Objective: To evaluate the morphological changes that take place in the subchondral bone and calcified cartilage zone in the experimental anterior cruciate ligament (ACL) dog model of osteoarthritis (OA) and analyze concomitant changes in the level of MMP-13 and cathepsin K, as well as examine the therapeutic effects of licofelone, a lipoxygenase (LO)/cyclooxygenase (COX) inhibitor, on these morphological and biochemical changes.
Methods: Experimental group 1 underwent sectioning of the ACL of the right knee with no active treatment (placebo group). Experimental groups 2 and 3 underwent sectioning of the ACL of the right knee and were administered therapeutic concentrations of licofelone (2.5 or 5.0 mg/kg/day p.o., respectively) for 8 weeks, beginning the day following surgery. Group 4 consisted of untreated dogs used as normal control. Specimens of subchondral bone including the calcified cartilage were selected from lesional and non-lesional areas of OA tibial plateaus. Specimens were processed for static morphometric analysis and immunohistochemical analysis for MMP-13 and cathepsin K.

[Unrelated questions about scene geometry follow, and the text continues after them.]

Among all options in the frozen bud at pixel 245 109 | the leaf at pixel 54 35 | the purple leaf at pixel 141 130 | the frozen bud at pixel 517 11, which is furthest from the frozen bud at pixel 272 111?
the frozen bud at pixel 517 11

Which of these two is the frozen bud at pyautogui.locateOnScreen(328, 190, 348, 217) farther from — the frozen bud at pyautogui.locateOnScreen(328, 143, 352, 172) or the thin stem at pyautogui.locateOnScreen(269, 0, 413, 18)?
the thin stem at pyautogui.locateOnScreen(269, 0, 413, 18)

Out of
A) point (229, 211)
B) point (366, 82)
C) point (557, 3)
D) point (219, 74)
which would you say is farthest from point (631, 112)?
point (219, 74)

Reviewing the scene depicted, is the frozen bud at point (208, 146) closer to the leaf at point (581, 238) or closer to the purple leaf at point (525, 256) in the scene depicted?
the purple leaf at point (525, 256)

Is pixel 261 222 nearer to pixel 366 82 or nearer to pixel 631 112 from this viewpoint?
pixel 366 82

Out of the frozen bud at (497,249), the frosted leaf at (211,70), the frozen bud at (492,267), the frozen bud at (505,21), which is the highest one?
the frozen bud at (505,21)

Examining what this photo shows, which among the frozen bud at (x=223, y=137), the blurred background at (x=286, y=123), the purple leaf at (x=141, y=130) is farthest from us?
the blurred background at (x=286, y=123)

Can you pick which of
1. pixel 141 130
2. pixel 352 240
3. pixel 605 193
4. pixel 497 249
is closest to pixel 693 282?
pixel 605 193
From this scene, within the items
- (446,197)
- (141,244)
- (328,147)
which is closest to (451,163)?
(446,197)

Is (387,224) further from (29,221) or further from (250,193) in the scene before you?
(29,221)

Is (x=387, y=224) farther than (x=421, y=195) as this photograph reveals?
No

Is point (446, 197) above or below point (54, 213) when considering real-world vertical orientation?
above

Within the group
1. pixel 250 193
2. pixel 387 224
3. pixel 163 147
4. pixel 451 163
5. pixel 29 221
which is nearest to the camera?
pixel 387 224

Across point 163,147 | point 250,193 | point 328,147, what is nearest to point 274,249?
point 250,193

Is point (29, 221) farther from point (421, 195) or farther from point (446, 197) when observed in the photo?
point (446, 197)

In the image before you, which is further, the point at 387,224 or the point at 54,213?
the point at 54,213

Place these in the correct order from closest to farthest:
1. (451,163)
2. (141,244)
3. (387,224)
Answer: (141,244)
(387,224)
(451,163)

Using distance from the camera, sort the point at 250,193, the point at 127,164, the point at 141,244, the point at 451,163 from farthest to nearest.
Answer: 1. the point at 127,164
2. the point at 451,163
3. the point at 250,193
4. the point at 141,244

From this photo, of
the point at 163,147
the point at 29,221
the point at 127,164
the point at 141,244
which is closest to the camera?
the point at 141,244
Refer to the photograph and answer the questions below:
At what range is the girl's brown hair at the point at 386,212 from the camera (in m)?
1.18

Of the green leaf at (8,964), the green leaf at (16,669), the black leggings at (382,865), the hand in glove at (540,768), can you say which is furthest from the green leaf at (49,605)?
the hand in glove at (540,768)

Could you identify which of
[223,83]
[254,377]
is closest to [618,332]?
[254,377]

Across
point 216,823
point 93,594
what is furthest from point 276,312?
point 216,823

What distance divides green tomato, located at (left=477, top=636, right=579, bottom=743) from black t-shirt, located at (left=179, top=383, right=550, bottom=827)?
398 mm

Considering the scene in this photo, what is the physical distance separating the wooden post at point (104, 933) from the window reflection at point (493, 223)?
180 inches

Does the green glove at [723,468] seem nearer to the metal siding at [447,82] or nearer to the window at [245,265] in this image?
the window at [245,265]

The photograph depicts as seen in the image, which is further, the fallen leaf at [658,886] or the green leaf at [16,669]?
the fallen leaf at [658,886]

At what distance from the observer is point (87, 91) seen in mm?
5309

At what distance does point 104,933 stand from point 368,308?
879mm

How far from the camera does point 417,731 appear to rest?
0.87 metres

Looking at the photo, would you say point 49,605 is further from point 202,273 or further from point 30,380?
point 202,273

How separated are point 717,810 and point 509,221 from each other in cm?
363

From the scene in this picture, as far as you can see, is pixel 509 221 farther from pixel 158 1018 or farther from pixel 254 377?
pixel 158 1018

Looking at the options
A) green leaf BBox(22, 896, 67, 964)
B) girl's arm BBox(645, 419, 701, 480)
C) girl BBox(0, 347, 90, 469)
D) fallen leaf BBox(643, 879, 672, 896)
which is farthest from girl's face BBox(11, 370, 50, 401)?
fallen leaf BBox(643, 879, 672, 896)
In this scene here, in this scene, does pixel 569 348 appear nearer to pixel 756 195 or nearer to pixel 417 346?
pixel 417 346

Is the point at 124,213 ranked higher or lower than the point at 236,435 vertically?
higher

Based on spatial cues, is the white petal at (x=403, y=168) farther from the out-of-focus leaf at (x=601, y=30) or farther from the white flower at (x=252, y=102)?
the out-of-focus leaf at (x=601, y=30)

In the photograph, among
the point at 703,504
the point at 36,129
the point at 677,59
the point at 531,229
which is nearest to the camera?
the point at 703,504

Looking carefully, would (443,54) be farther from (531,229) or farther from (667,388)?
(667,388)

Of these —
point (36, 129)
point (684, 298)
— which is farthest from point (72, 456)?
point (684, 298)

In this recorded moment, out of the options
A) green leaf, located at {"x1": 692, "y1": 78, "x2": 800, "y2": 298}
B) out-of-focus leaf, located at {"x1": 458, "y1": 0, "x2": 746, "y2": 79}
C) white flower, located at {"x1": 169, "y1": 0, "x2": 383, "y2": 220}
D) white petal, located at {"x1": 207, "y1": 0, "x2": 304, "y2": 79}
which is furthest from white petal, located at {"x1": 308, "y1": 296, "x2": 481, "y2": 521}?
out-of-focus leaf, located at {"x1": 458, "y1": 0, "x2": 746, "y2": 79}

Results: As indicated by a reduction in bone surface and trabecular thickness, a significant loss of subchondral bone occurred in OA dogs. These changes were associated with an increased level of MMP-13 synthesis by bone cells and an increase in the osteoclast population that stained strongly positive for cathepsin K and MMP-13. Changes were much more pronounced in the specimens taken from the lesional areas. Treatment with licofelone decreased, in a dose-dependent manner, the OA bone morphological changes at the same time it reduced the level of MMP-13 in bone cells and the number of cathepsin K and MMP-13 positive osteoclasts.
Conclusions: Increased bone loss and bone resorption is associated with the development of OA cartilage lesions. Licofelone treatment was found to prevent the morphological and biochemical changes seen in early experimental OA effectively. These findings may help explain the mechanisms by which this drug could exert its possible effect on the development of OA.